*Data listing:*
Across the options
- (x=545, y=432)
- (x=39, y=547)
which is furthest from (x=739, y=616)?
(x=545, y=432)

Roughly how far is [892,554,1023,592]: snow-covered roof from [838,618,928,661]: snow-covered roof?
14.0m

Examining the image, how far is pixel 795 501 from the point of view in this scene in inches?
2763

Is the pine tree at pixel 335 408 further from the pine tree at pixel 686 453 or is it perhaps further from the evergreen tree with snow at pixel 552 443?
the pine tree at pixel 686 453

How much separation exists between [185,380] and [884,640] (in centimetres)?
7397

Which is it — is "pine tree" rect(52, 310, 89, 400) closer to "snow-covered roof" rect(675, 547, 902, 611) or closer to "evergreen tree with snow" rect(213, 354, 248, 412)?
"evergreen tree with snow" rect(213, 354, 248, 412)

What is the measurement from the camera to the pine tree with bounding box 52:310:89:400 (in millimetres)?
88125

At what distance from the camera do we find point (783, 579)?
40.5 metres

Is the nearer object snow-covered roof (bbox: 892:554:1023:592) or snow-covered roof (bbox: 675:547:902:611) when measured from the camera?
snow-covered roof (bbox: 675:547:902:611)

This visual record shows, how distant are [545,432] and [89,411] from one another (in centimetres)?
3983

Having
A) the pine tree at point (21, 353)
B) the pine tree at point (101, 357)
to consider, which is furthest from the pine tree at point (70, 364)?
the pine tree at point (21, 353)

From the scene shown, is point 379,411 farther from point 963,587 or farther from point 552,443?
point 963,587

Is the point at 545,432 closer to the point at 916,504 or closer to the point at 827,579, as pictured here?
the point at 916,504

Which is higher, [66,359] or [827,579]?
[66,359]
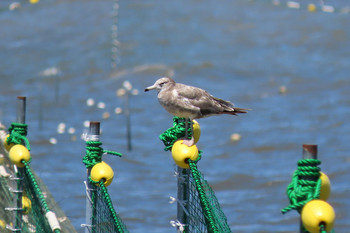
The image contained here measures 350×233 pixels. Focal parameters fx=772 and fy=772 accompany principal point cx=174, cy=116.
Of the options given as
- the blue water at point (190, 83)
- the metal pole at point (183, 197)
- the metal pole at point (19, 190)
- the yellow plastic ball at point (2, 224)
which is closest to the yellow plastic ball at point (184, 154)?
the metal pole at point (183, 197)

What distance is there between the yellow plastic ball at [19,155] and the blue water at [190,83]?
4044mm

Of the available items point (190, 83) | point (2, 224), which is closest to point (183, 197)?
point (2, 224)

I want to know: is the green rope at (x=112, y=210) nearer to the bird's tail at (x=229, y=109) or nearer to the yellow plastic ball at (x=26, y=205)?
the bird's tail at (x=229, y=109)

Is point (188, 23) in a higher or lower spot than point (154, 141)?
higher

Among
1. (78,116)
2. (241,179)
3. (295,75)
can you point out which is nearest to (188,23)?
(295,75)

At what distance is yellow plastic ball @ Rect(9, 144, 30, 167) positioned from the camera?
5.37 metres

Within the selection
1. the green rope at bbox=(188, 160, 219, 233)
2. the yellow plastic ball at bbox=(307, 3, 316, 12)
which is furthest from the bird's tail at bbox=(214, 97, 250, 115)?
the yellow plastic ball at bbox=(307, 3, 316, 12)

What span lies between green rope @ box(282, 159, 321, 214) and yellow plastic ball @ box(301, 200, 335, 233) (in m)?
0.04

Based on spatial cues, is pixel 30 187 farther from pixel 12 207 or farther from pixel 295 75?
pixel 295 75

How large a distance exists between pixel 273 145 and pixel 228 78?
17.2 ft

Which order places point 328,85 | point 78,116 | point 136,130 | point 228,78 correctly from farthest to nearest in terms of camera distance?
point 228,78 → point 328,85 → point 78,116 → point 136,130

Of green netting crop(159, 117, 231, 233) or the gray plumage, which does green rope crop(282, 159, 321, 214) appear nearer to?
green netting crop(159, 117, 231, 233)

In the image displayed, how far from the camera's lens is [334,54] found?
21.0 metres

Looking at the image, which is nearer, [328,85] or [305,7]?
[328,85]
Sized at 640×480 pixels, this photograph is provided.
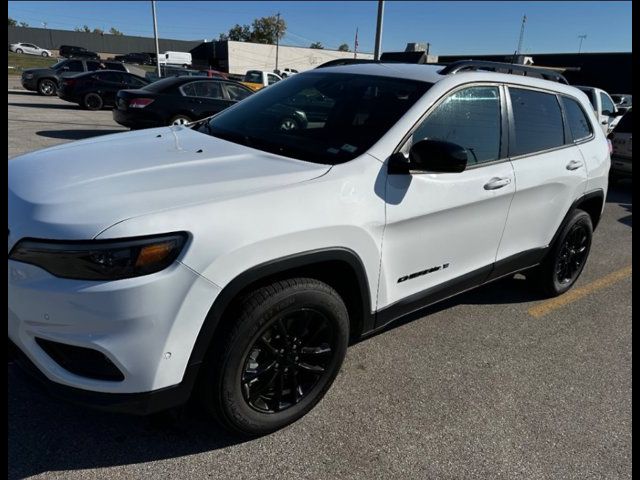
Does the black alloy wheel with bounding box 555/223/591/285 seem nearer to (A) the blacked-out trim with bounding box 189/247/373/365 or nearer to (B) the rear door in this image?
(B) the rear door

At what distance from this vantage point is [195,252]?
1.85 meters

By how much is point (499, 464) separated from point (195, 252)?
175 cm

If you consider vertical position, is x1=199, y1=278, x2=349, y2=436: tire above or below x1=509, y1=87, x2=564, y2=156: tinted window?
below

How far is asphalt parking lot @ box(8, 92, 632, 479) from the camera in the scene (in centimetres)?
224

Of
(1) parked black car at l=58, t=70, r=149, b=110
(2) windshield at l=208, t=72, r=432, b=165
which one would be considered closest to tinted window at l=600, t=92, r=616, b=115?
(2) windshield at l=208, t=72, r=432, b=165

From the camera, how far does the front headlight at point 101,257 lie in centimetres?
177

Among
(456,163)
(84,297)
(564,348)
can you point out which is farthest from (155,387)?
(564,348)

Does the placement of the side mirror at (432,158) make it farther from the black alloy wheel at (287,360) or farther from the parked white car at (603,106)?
the parked white car at (603,106)

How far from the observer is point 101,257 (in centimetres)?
177

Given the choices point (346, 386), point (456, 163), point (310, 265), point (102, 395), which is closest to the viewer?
point (102, 395)

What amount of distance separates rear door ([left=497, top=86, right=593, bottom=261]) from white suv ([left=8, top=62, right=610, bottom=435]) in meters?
0.02

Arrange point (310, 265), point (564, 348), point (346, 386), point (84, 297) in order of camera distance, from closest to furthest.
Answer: point (84, 297) < point (310, 265) < point (346, 386) < point (564, 348)

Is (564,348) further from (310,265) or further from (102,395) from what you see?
(102,395)

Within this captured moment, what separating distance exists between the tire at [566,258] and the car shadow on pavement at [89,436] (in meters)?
2.87
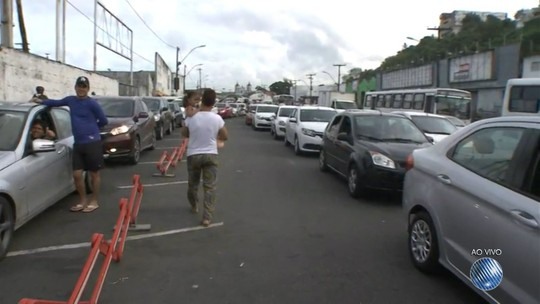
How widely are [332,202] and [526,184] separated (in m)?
4.67

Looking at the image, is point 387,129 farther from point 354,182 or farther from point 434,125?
point 434,125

*What you are asked to do:* Skip all pictures. Write out only the lines from the one containing "Does the placement" to the end of the listing above, inclusive, exactly as given.

*Response to this task:*
Does the placement of the side mirror at (432,158) make it farther from the black alloy wheel at (287,360) or farther from the parked white car at (603,106)?
the parked white car at (603,106)

How far from the observer is point 101,257 (in centimetres)?
177

Given the choices point (346, 386), point (456, 163), point (310, 265), point (102, 395), which is closest to the viewer?
point (102, 395)

What amount of distance separates rear door ([left=497, top=86, right=593, bottom=261]) from white suv ([left=8, top=62, right=610, bottom=435]) in meters?
0.02

Arrange point (310, 265), point (564, 348), point (346, 386), point (84, 297) in order of camera distance, from closest to furthest.
Answer: point (84, 297) < point (310, 265) < point (346, 386) < point (564, 348)

Is (564,348) further from (310,265) or further from (102,395) from what you see?
(102,395)

Within this captured moment, what separating distance exists between the tire at [566,258] and the car shadow on pavement at [89,436] (in meters)?
2.87
How widely are [332,202] and [526,184] separated (in m)?
4.67

Looking at the image, is point 387,129 farther from point 354,182 or farther from point 434,125?
point 434,125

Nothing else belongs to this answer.